In the beautifully illustrated introductory essay, “Gede Rising,” Cosentino explores the German word doppelgänger in describing “the invisible grandees of Vodou” (26). It is as the double of a living or dead person that the lwa were able to syncretize themselves with the Catholic saints that occupied Hispaniola. This powerful syncretism brought about the principal actor of the catalogue, Bawon Samdi, the “Lord of the Dead.” Cosentino presents the visual manifestations that Bawon Samdi has taken, with a focus on the majestic painting by Andre Pierre, Vodou Pantheon, circa 1980 in which Bawon Samdi presides over the Vodou lwa. In classic Pierre style, a detailed, meticulous, painterly form within a tight composition amid colorful ball gowns, tiaras, elaborate vévé, and lush foliage, Bawon Samdi rules his Gede family in this highly spiritual pictorial space. Perhaps his perfect doppelgänger was, as Cosentino argues, François “Papa Doc” Duvalier, who in the same couture as Bawon Samdi—“top hat, dark glasses, tailcoat . . . and humorless, implacable, intimidating, mien”—ruled Haiti for fourteen years through his astutely pernicious manipulation of the religiosity and spirituality of Haitians as well as his “unparalleled depravity” (29). Possibly the most interesting section of this visual history is Cosentino’s introduction of “Vodou Chic,” which he describes as “a surprising new cultural development” that fascinated the U.S. imagination during the 1980s (34), as in, for instance, Blondie’s music video for her 1981 hit, Rapture. A dark-skinned Bawon Samdi donning an all-white suit with tailcoat, top hat, and sunglasses “pimp rolls” throughout the video as the “fleshing eating Man from Mars” leading a group of club goers who are in this world, but perhaps enjoying the rapture of another (36). Cosentino mentions Jean-Michel Basquiat who “disclaim[ed] any knowledge of Vodou” yet “incorporated Bawon Samdi’s iconography into his paintings” (37). Incidentally, Basquiat appears in the Rapture video, making Cosentino’s comment all the more fascinating.

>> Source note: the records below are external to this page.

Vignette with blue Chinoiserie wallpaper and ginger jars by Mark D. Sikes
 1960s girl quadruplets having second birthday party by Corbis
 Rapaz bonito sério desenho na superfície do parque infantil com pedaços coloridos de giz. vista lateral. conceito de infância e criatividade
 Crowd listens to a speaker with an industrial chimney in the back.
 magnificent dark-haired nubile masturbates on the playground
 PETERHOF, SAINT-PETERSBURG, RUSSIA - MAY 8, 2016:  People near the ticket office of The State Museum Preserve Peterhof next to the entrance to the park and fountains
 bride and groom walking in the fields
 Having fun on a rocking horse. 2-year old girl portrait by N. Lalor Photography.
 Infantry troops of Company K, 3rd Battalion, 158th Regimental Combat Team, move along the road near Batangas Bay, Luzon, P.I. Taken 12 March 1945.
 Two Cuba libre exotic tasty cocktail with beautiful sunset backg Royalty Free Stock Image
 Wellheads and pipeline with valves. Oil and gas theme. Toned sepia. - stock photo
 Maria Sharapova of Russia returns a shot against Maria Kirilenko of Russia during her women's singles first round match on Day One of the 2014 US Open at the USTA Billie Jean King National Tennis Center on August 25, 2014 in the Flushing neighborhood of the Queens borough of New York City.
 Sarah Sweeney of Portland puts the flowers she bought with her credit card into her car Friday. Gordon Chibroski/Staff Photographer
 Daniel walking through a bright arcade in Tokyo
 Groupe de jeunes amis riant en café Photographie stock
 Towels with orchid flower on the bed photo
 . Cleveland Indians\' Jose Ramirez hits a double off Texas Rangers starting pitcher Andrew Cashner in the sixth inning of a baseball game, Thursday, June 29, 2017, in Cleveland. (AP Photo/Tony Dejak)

Cosentino signals “Vodou Chic” as part of a “black Atlantic creole aesthetics” that “moves beyond celebration and into the prophetic,” as in the work of lesser-known artists such as Stivenson Magloire (37, 40). Cosentino explores the multiple visual iterations of Gede in textile arts, painting, and sculpture. In particular, he discusses the work of the celebrated artist collective Atis Rezistans, co-founded by André Eugène, Guyodo (Frantz Jacques), and Jean Hérard Céleur, whose works range from a large sculpture of Bawon Samdi that greets guests as they enter their atelier on Grand Rue, a main street in Port-au-Prince that surrounds one of the most economically-deprived neighborhoods, Cité Soleil, to smaller mixed-media pieces that are part of what Cosentino, elsewhere, has called the “black Atlantic aesthetic of assemblage” (Donald J. Cosentino, “Baby on the Blender: A Visual History of Catastrophe in Haiti,” Small Axe 15, no. 36 (2011): 142). Cosentino concludes with a section titled “The Morning After,” which includes richly colored photos of a badly damaged Cathedral of Our Lady of the Assumption after the 2010 earthquake, as well as a discussion of the sparse line drawings of Pascale Monnin; the frenetic, dark portraits of Mario Benjamin; and the richly detailed painting Le Baron triumphant, 2011 by Miami-based artist Edouard Duval Carrié.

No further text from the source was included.